In a recent routine monitoring case, NAD reviewed an article in Hello! Magazine to determine if it constituted advertising for the brand and the products promoted in the piece. The article is about Reese Witherspoon’s use of a Biossance eye cream product, which it describes as "perfect to travel with, and it instantly firms, lifts, and smooths the look of skin."  The article contains affiliate links so that purchases of the eye cream and other Biossance skincare products would (or did) generate revenue for the publication. If the article constituted advertising, NAD would have been concerned about its editorial format, its product claims, and its lack of clear disclosure about the nature of the relationship between Biossance and Witherspoon, its “brand ambassador” (as noted in the article).

To determine whether the article constitutes advertising, NAD applied the Buzzfeed factors and found that it didn’t: the brand didn’t pay for the content, influence what was said about the products, nor promote the article.  Further, the products at issue were chosen by the editorial staff without the input of the business staff: there was separation of church and state.  Also, the article was not changed after affiliate links were added.  Accordingly, NAD determined that the article was not a “paid commercial message,” and therefore not “national advertising” for purposes of NAD jurisdiction.

Most interesting here is the discussion of the magazine’s economic motivation: while Hello!
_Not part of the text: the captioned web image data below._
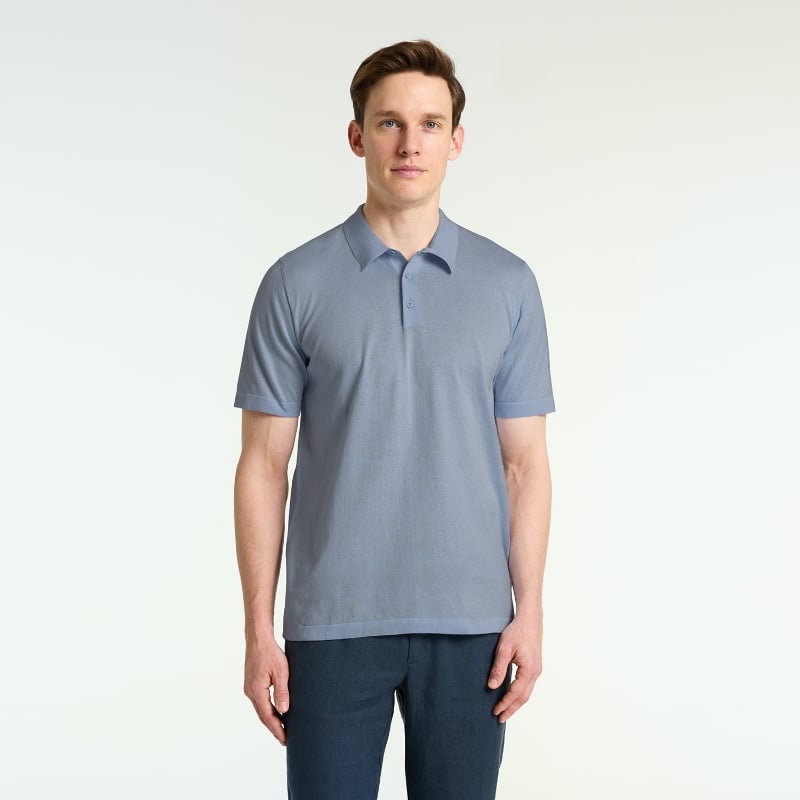 Bluemint LEWIS SHORT SLEEVE SKY BLUE Short-Sleeve Polo Shirt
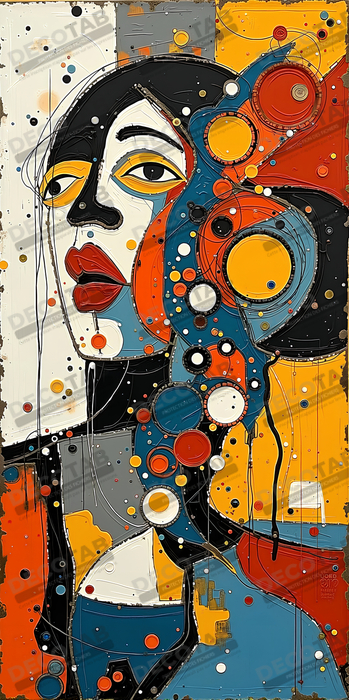 Tableau moderne : portrait inspiration cubiste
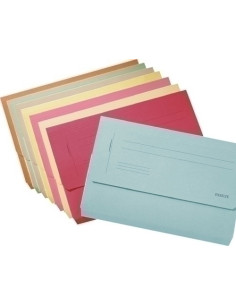 SUBCARPETA ESSELTE POCKET BOLSA FUELLE 275g F BEIGE PAQUETE de 25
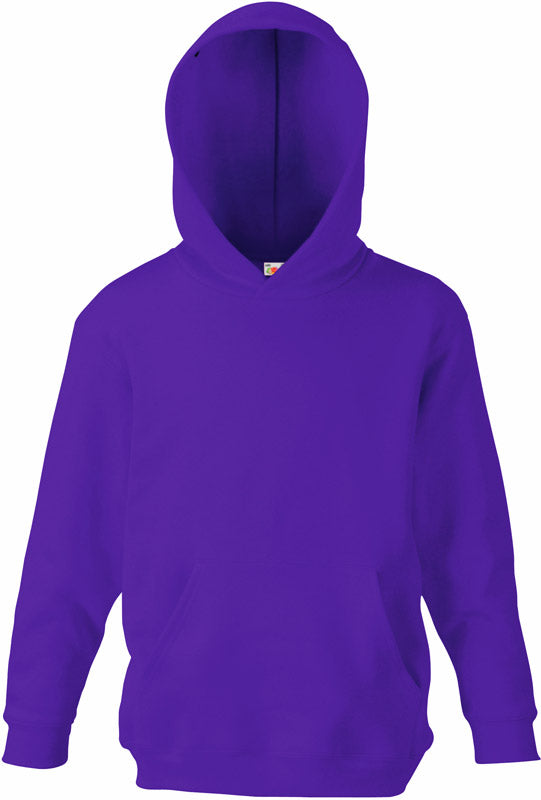 F.O.L. | Classic Kids Hooded Sweat purple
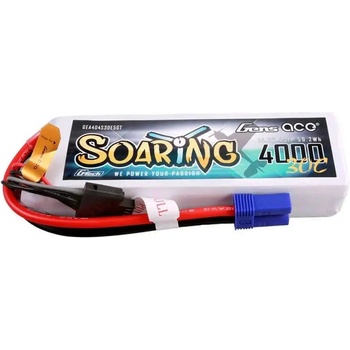 Gens ace Батерия Gens ace G-Tech Soaring, 4000mAh, 14.8V, 30C, 4S1P, Lipo (GEA404S30E5GT)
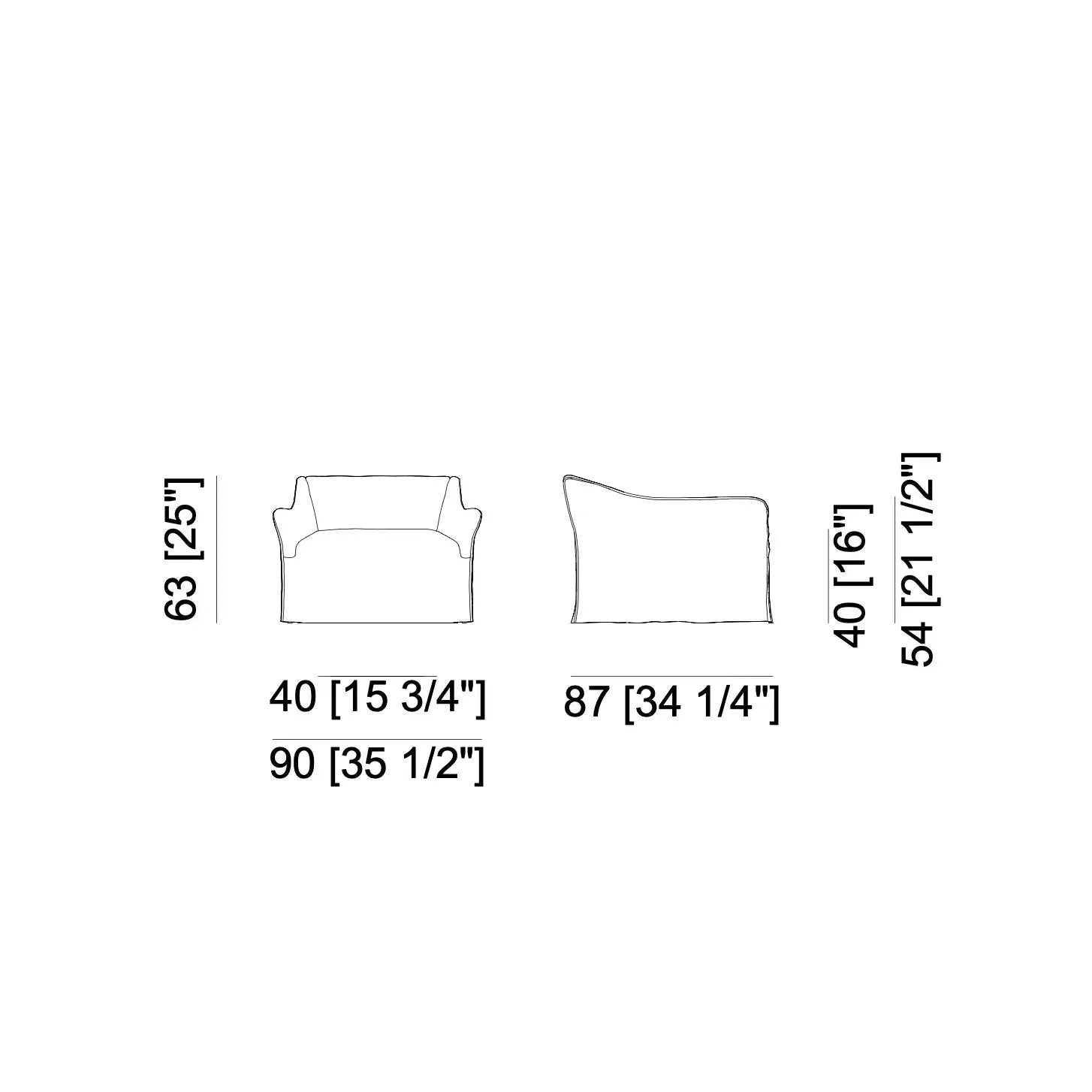 Saia 05 - Armchair Gervasoni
Magazine, apparently, was not motivated to choose the particular products for the article by their potential to generate affiliate revenue, it acknowledged that it was motivated by its desire to drive traffic to the site in order to generate revenue from programmatic advertising based on the content.  In other words, writing about Biossance gave the magazine a hook for writing about (and showing pictures of) Reese Witherspoon, and thereby boost traffic to the site.  By boosting traffic, Hello! Magazine could earn more from advertisers.

Writing content that attracts readers in order to attract advertisers is, of course, nothing new. That’s what keeps many publications in business. What may be new, though, is NAD’s examination of the practice through the lens of the Buzzfeed factors.  Taking a step back to consider the different types of economic motivations at issue is interesting, philosophically: if generating affiliate revenue is its main motivation, a publication may be incentivized to adjust its editorial content to maximize the potential for products sales.  It will share a motivation with the brand: selling product.  Therefore, when affiliate links drive editorial choices, the publisher is acting more like advertiser and the content may be considered "advertising."  By contrast, if the publication’s economic motivation is based on maximizing programmatic advertising dollars (i.e., not brand-selected media buys, such as an adjacency for a specific piece of content), its incentive is a little different: it needs to make the article itself sexy to get clicks, not necessarily to promote the brands or the specific products. Celebrities attract eyeballs and eyeballs generate ad revenue. 

Interestingly, the article now says “Advertisement” at the top.